L'IA va tuer votre patrimoine immobilier (et vous allez applaudir)

L'IA va tuer votre patrimoine immobilier (et vous allez applaudir)
Quand ChatGPT devient votre concurrent direct pour louer un T3 à Sarcelles
Par Maître Thomas CARBONNIER, Avocat fiscaliste et Président de l'UNPI 95

Chers propriétaires masochistes, j'ai une nouvelle réjouissante : vous êtes officiellement obsolètes. Enfin, presque. Votre bel immeuble haussmannien ? Dépassé. Votre portefeuille de studios étudiants ? Ringard. L'avenir appartient à ceux qui louent des mètres carrés à des serveurs informatiques qui ne se plaignent jamais du bruit des voisins et paient leur loyer en gigawatts. Bienvenue dans l'ère où l'immobilier devient l'auxiliaire de vie des algorithmes capricieux.

Le jour où la France est devenue une station-service pour intelligences artificielles

Février 2025. Un sommet sur l'IA à Paris. Emmanuel Macron déroule le tapis rouge, les licornes technologiques débarquent avec leurs valises pleines de milliards. 109 milliards d'euros promis pour installer en France des datacenters géants. Pour vous donner une échelle : c'est comme si on avait décidé de construire trois fois le Grand Paris Express, mais pour faire tourner des machines qui génèrent des recettes de cuisine à partir de photos de votre frigo.

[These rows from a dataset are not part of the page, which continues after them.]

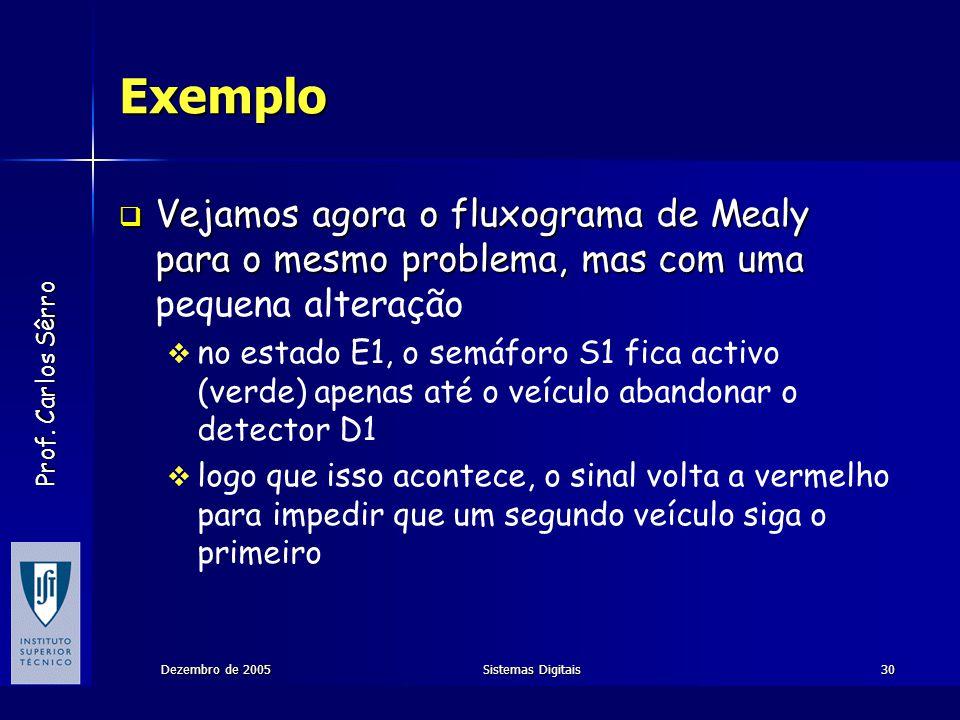 Prof. Carlos Sêrro Dezembro de 2005Sistemas Digitais30 Exemplo Vejamos agora o fluxograma de Mealy para o mesmo problema, mas com uma Vejamos agora o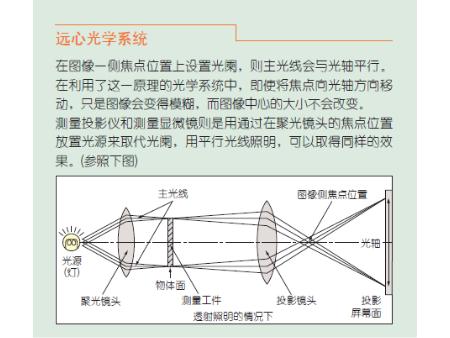三丰投影仪PJ-H30 系列
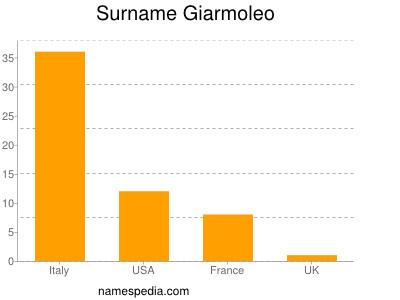Surname Giarmoleo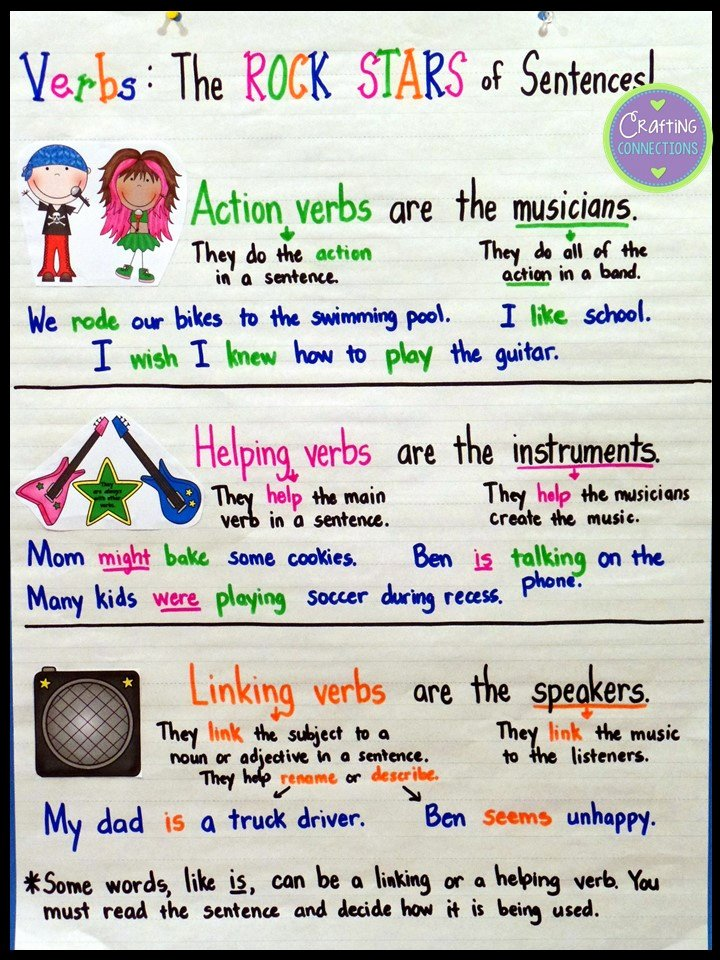 Linking and Helping Verbs Worksheet Luxury Crafting Connections Types Of Verbs Anchor Chart with A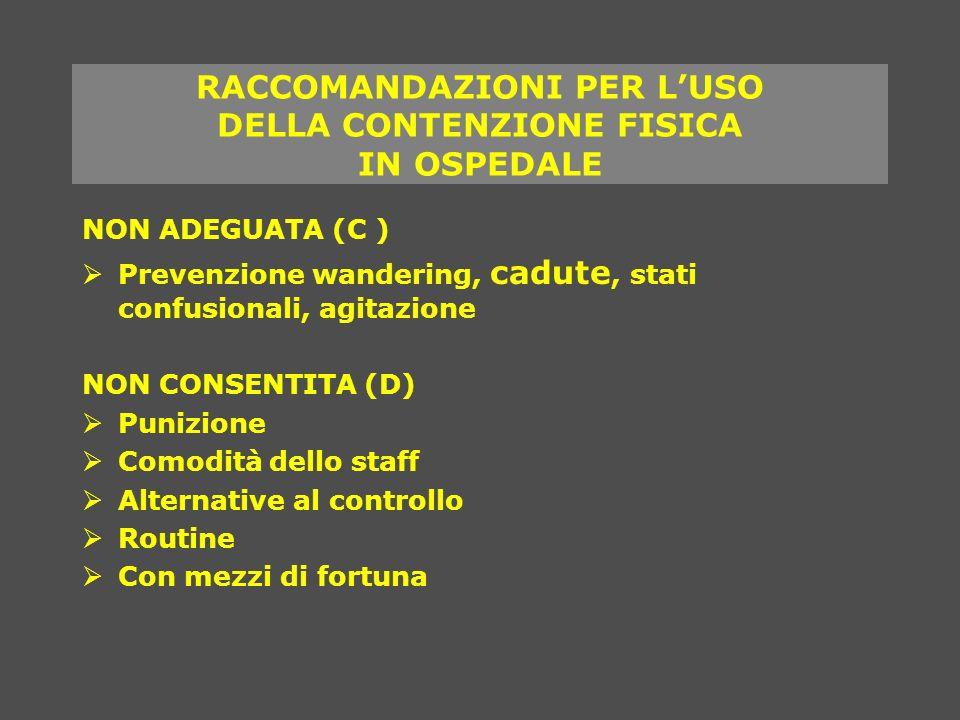 RACCOMANDAZIONI PER LUSO DELLA CONTENZIONE FISICA IN OSPEDALE NON ADEGUATA (C ) Prevenzione wandering, cadute, stati confusionali, agitazione NON CONS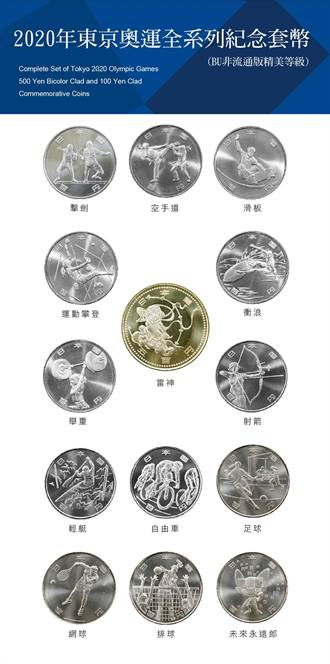 全民瘋奧運!台銀開賣東奧全系列套幣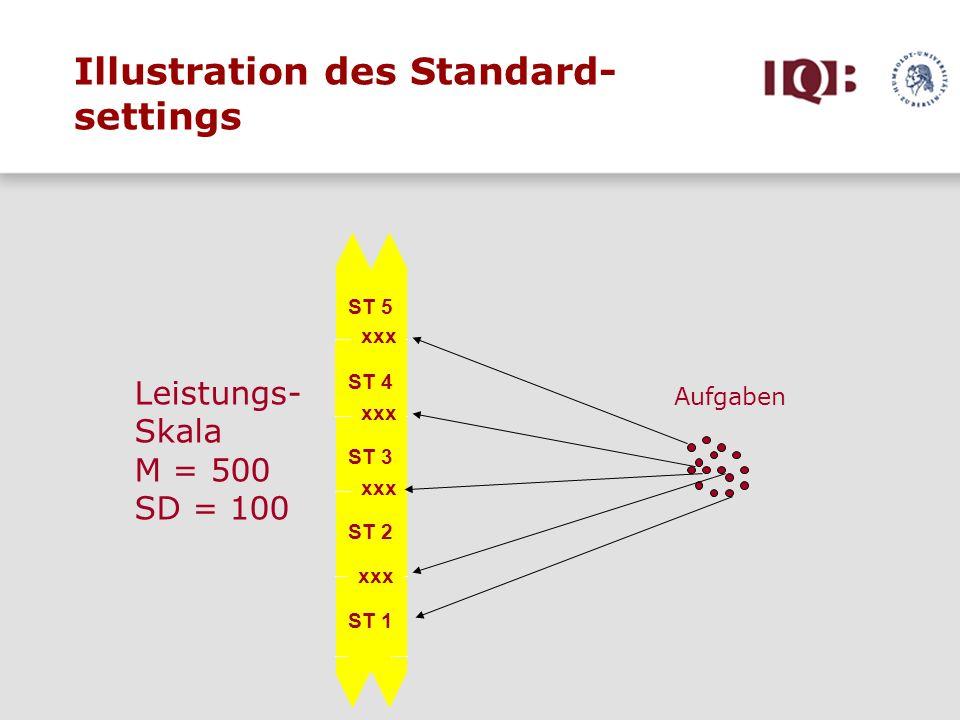Illustration des Standard- settings ST 5 ST 4 ST 3 ST 2 ST 1 xxx Aufgaben Leistungs- Skala M = 500 SD = 100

Microsoft balance 4 milliards. Amazon, 1,2 milliard. Même Brookfield, ce mystérieux fonds canadien, débarque avec 15 milliards pour bâtir à Cambrai un datacenter qui consommera autant qu'une ville d'un million d'habitants.

Un million d'habitants.

Cambrai en compte 32 000.

C'est mathématiquement l'équivalent d'inviter un tyrannosaure à un goûter d'anniversaire et de prétendre qu'il va gentiment manger un part de gâteau comme les autres invités.

L'immobilier n'est pas mort, il a juste pris des stéroïdes numériques

Pendant cinquante ans, on vous a vendu le mantra : "Investissez dans la pierre, c'est du solide, ça ne bouge pas". Et voilà qu'aujourd'hui, cette pierre se transforme en centrale électrique ambulante. Le m² ne se mesure plus en potentiel locatif pour jeunes couples, mais en capacité à accueillir des racks de serveurs qui chauffent comme des radiateurs de l'enfer.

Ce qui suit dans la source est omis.